Ein Blumenstrauß, ein Seniorenheim und ein Mord, der die Wiener Justiz monatelang beschäftigte: Am Donnerstag fiel im Landesgericht Wien das Urteil im Prozess um den Tod einer 87-Jährigen.
Der 61-jährige Türke auf der Anklagebank hatte bis zuletzt behauptet, mit dem Tod der Pensionistin nichts zu tun zu haben. Die Geschworenen sahen das anders: Der Mann wurde zu lebenslanger Haft verurteilt. Zusätzlich wurde seine Unterbringung in einem forensisch-therapeutischen Zentrum angeordnet, wie die "Kronen Zeitung" berichtet.
Dabei hatte der Angeklagte den Mordvorwurf von Beginn an zurückgewiesen. "Ich habe die Dame nicht umgebracht." Er sei am 19. Jänner in der Seniorenresidenz in Wien-Döbling gewesen, habe die 87-Jährige aber lediglich aufheben wollen.
Seine Version: Die Tür zu ihrem Zimmer sei offen gewesen, der Rollator umgestürzt und die Frau am Boden gelegen. Er habe ihr geholfen und dabei 320 Euro auf dem Nachtkästchen entdeckt. Das Geld habe er genommen.
Dann habe sich die Situation dramatisch entwickelt. Die Frau habe drei Ringe verschluckt und später sogar ihre Armbanduhr in den Mund gesteckt. Der 61-Jährige behauptete, die Pensionistin habe sich damit selbst in Lebensgefahr gebracht. "Ich hab‘ auch gefragt, ob ich ihre Ringe haben darf. Sie hat Nein gesagt und sie auf einmal geschluckt", soll der Angeklagte vor Gericht laut der "Kronen Zeitung" gesagt haben.
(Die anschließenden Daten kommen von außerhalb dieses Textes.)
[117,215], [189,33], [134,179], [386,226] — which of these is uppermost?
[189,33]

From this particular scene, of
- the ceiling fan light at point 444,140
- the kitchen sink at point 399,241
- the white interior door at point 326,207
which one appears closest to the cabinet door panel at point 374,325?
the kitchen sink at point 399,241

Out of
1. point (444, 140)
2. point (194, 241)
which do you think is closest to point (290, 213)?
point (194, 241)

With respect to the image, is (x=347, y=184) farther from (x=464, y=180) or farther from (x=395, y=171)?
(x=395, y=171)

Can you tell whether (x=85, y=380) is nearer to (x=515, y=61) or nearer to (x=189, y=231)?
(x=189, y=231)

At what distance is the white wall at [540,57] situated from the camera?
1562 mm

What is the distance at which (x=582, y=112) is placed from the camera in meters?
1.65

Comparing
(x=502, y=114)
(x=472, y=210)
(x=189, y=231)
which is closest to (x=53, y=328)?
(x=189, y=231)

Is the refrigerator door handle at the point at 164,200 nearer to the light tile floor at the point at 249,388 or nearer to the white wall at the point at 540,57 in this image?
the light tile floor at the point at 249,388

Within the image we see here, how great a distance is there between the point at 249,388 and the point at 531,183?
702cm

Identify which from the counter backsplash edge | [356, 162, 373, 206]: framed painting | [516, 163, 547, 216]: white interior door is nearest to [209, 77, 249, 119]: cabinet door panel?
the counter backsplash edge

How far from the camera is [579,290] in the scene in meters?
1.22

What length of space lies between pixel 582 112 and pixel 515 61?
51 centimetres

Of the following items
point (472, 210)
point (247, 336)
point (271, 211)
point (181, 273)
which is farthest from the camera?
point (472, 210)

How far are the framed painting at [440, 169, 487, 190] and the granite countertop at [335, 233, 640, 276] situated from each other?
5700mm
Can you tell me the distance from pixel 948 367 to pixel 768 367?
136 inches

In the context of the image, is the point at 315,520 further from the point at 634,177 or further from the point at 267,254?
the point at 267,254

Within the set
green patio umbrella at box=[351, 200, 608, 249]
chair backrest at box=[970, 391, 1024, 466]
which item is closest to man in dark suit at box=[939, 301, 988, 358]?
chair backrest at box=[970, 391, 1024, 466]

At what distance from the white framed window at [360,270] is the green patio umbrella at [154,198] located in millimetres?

Der Gerichtsmediziner widersprach dieser Darstellung deutlich. Die Ringe seien nicht die Todesursache gewesen. Vielmehr hätten sich eindeutige Hinweise auf einen gewaltsamen Erstickungstod gefunden. Abgebrochene Fingernägel, Haare und Kratzspuren würden zudem für einen heftigen Kampf sprechen.
Kurz nach dem vom Herzschrittmacher aufgezeichneten Todeszeitpunkt zeigen Aufnahmen den Angeklagten beim Verlassen der Residenz. Am nächsten Morgen wurde die Seniorin tot entdeckt. Wertgegenstände und Geld fehlten.
Für die Anklage war die 87-Jährige ein Zufallsopfer. Der Mann, der bereits mehrfach vorbestraft ist, wurde zudem mit weiteren Betrugs- und Diebstahlsdelikten konfrontiert. Ein psychiatrisches Gutachten bescheinigte ihm eine schwere Persönlichkeitsstörung und eine hohe Gefährlichkeit.
Die Geschworenen sprachen den 61-Jährigen des Mordes schuldig. Er wurde zu lebenslanger Haft verurteilt und soll zudem in einem forensisch-therapeutischen Zentrum untergebracht werden. Das Urteil ist nicht rechtskräftig.